Consigna del ejercicio:
Responde en una línea cada una de estas preguntas sobre la crónica taurina que aparece más abajo:
1. ¿Qué torero lidió el primer toro de la tarde?
2. ¿Cuánto pesaban algunos de los toros que, según la crónica, pesaban "poco"?
3. ¿Cuántas veces se arrancó al caballo de picar el segundo toro de la corrida?

Fragmento seleccionado:
--------

La tarde se había ido espesando, poco a poco, removida en la cazuela de Las Ventas por el cucharón de la protesta contra los toros de José Luis Pereda, un lote con poca chicha y mucha leña, en el que no faltaron a la cita nuestros amigos los cinqueños. Ayer, otros tres a la palestra. En puridad, solo pareció verdaderamente inútil para la lidia el primero, un morcillón, que iba y venía con gesto cansino tras las telas de torear, para acá y para allá, distraído, como si la cosa no fuera con él. Morenito de Aranda lo toreó de capa sin convicción y de muleta con monotonía exasperante, entre el malhumor del público. El toro, con la cara por arriba, el torero con la moral por los suelos. Media estocada habilidosa acabó con el quiero y no puedo de ambos. Mal empezamos.
El moreno de Aranda se fue a las proximidades de la puerta de chiqueros a esperar al cuarto, genuflexo y aparentemente tranquilo. Ahora bien, para tranquilidad la del toro, un bigardo castaño ojinegro, con dos trancos por pitones, que parecía arrancado de los esparragales de Zahariche. Parecía un miura. La escena es la siguiente: el torero, de rodillas, con la capa extendida ante sí y sobre la arena, aguardando cualquier indicio de por dónde le daría el cambio a su embestida. ¿Qué embestida? El de Pereda olisqueó la raya de cal, se paró ante el osado retador y luego, como en el soneto de Cervantes, miró al soslayo, fuese y no hubo nada. Vamos, que salió de naja, despreciando al arrogante arandino. A este toro también le protestaron. Realmente, si no yerro, los cinco primeros toros fueron, más o menos, protestados. Nos sería por los pitones, todos de notables dimensiones. Quiero creer que sería por lo vareado de sus carnes… o por la tablilla del peso (algunos pesaban “poco”, poco más de 500 kilos). La verdad es que el toro, aún manifestando alguna flaqueza, cumplió en varas y se empleó bravamente en la muleta, permitiendo a Morenito ofrecer algunas fases especialmente lucidas, sobre todo una en redondo con la derecha que tuvo, temple, mando, hondura y ligazón. Después de un final de torero empaque montó la espada y dejó medio espadazo que el toro apenas acusó, por lo que decidió entrar de nuevo, colocando un bajonazo de tomo y lomo. Y eso afeó la cosa y enfrió el ánimo de los espectadores. Aviso al canto, pero también abundantes aplausos.
Iván Fandiño también sufrió las invectivas del público hacia el ganado. El primer toro de su lote, segundo de la corrida, fue duramente protestado, a pesar de lo cual el de Pereda se arrancó al caballo de picar como una bala y por dos veces, apretando de firme bajo el peto. Quitó la razón a quienes creyeron ver cierta flojedad, porque el toro no se cayó durante la faena ni una sola vez. Fandiño se esforzó por abstraerse del enfado de una parte del público y estuvo valiente, en una faena de muleta en la que sobresalieron las bernadinas finales… y poco más. Media estocada y descabello. Ovación para el torero.

--------

Extracto de origen:

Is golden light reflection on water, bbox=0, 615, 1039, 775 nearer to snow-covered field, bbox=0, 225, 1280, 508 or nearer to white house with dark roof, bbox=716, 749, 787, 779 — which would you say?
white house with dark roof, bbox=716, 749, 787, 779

--------

Respuesta del ejercicio:
1. Morenito de Aranda.
2. Poco más de 500 kilos.
3. Dos veces.